Neighbours say they're frightened after an 8-year-old girl was indecently assaulted in her Sydney home.

What you need to know
  • Neighbours of indecent assault victim say they're shocked and scared
  • Police are still hunting the man who climbed through the eight year old's window
  • Community being urged to take note of suspicious activity

Neighbours of an eight-year-old girl indecently assaulted in her bed in Sydney's East say they no longer feel safe.

The eight year old was asleep when a predator climbed through her bedroom window in Kingsford in the early hours of Monday.

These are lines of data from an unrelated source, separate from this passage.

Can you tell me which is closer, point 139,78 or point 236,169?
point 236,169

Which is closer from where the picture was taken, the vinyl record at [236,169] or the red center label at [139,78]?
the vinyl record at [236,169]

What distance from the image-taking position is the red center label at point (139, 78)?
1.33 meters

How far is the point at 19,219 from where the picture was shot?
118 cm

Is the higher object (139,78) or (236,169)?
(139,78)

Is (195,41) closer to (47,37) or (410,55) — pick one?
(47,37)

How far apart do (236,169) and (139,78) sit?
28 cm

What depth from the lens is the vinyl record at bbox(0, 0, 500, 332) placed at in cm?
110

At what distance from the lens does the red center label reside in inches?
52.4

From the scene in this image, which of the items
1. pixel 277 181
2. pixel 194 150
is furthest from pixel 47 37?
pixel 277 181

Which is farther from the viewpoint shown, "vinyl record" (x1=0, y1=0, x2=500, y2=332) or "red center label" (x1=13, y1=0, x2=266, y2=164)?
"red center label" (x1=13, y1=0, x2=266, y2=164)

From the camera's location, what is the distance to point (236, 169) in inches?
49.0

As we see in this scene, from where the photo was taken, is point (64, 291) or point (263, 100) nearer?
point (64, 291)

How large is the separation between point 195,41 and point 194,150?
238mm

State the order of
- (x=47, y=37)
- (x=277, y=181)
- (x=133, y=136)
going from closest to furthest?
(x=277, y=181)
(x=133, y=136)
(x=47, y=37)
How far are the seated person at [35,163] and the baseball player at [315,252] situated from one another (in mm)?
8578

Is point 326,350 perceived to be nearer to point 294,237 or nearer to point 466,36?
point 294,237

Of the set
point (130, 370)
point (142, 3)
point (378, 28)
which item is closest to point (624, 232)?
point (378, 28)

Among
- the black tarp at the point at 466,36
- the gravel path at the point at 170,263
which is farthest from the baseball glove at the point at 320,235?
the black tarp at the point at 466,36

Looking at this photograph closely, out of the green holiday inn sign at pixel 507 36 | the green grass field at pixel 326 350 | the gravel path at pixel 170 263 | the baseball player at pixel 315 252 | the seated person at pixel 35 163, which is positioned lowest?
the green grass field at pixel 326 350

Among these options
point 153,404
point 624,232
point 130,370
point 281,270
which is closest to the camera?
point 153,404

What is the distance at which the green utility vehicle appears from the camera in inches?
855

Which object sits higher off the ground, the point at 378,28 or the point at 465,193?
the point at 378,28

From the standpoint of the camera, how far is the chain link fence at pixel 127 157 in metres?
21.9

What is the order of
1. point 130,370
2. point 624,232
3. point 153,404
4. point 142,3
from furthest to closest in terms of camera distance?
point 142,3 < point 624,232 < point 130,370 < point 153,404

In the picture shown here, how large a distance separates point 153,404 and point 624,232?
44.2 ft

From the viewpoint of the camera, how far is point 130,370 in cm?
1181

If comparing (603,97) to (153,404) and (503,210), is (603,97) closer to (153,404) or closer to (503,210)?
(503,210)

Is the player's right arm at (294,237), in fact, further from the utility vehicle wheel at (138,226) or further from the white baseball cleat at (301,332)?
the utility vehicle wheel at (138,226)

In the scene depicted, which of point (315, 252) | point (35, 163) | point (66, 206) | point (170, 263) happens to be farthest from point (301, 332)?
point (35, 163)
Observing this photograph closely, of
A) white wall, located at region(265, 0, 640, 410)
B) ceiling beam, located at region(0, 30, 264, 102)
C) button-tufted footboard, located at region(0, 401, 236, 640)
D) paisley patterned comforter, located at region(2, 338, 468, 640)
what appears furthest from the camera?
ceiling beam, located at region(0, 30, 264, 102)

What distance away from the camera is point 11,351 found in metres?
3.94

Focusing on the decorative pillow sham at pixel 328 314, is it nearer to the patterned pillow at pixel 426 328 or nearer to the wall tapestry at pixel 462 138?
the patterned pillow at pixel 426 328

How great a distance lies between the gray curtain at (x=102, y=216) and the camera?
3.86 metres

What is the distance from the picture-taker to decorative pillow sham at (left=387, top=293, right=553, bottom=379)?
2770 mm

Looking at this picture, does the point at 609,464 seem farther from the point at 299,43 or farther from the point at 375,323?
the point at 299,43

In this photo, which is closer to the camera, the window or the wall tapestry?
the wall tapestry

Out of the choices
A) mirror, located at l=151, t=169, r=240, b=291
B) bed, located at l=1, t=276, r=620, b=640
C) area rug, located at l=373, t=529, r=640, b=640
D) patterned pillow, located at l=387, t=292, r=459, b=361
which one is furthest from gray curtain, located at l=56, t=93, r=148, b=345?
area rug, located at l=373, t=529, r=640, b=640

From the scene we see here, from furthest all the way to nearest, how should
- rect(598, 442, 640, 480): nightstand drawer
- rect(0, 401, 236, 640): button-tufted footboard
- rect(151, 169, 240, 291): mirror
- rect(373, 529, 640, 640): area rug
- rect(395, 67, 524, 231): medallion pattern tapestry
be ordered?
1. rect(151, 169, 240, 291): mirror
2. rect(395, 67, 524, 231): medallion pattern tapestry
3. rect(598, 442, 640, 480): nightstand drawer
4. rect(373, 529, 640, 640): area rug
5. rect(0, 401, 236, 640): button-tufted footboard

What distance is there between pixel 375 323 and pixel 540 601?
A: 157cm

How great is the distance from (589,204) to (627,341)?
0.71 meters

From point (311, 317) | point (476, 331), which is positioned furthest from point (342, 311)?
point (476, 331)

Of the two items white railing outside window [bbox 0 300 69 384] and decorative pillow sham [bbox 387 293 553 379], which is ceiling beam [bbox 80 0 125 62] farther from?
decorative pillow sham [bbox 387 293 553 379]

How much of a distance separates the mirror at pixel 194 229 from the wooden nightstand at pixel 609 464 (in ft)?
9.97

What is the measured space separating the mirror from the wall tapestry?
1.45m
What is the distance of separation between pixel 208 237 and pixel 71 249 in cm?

During the few minutes he was inside, the man indecently assaulted the child and spoke to her briefly, before leaving the same way he came in.

IMAGE: CCTV
IMAGE: CCTV

The community is still coming to terms with the frightening attack.

"It's pretty awful that you're not even safe in your own home," said neighbour Sonia Ross, who is pregnant and expecting a girl.

She is worried about what this means for her area.

"Luckily we live in a secure complex."

Another mother, who was too scared to be named, said she'd now change her habits.

"I would quite happily walk to the service station in the evening with my daughter in the dark but I won't be doing that anymore," she said.

On Thursday fingerprint dust could still be seen on the ground-floor window of the Barker Street house.

Fingerprint dust on the Kingsford window where a man climbed through and indecently assaulted a little girl.

Detectives also returned to continue questioning neighbours in the hope someone saw something to help them catch the offender.

Police have released CCTV footage showing the man slowly crawling in and out of the victim's window.

The incident has also sparked calls for the community to do more to look out for each other.

"People should be able to sleep safely in their houses at night," said Andrew Roydhouse from Kingsford Neighbourhood Watch.

He's encouraging people to keep a notebook and pen near the phone to write down anything that seems odd.

"That could be the crucial piece of information."

Roydhouse said it was all about making "life hard for the criminals", and simple things such as keeping your eyes open and talking to your neighbours could help keep people safe.